A new report from the Australian Institute of Health and Welfare has provided updated information on the aging population and their use of the health system.
According to the report, Older Australia at a glance, over one-in-seven Australians were aged 65 years and over in 2017.
Seven-in-ten consider they have good, very good or excellent health, while one-in-five experienced disability in the form of a severe or profound core activity limitation.
People aged 65 and over accounted for almost 30 per cent of Medicare claims for GP visits and 20 per cent of emergency department presentations.
They had more than twice as many claims per person compared to those aged under 65 - 10 compared to 4.4.
However, the report found the overall GP usage rate for people aged over 65 has grown only slightly since 2005-06, with more rapid growth for people aged 85 and over.
Older Australians - aged 65 and over - accounted for 45 per cent of all specialist claims. On average, they made four times as many claims for specialist services as people aged under 65 - 3.7 compared with 0.8.
They also accounted for around one-fifth of the 7.8 million presentations to hospital emergency departments.
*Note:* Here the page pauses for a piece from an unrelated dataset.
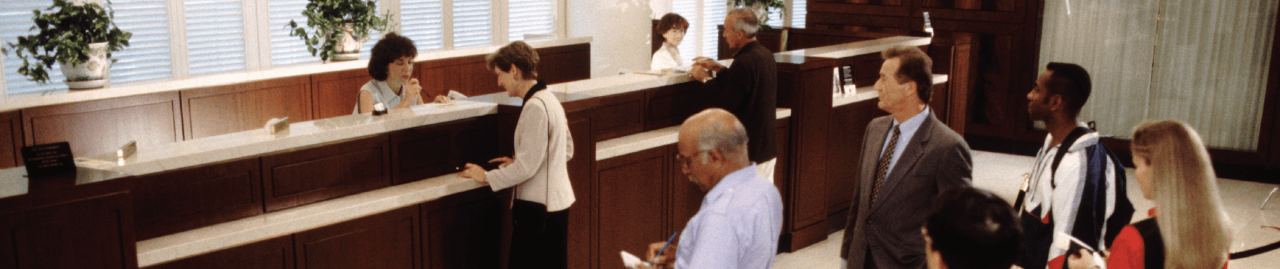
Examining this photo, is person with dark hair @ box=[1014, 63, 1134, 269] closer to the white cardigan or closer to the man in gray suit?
the man in gray suit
The two most common diagnoses for older Australians presenting at emergency departments were 'pain in throat and chest' and 'abdominal and pelvic pain'.
Over 40 per cent of same-day hospitalisations were for people aged 65 and over with ‘care involving dialysis’ the main reason.
Acute care (medical, surgical and other acute care) was the most common broad type of care older people received in a hospital (90 per cent). This was followed by rehabilitation (7 per cent).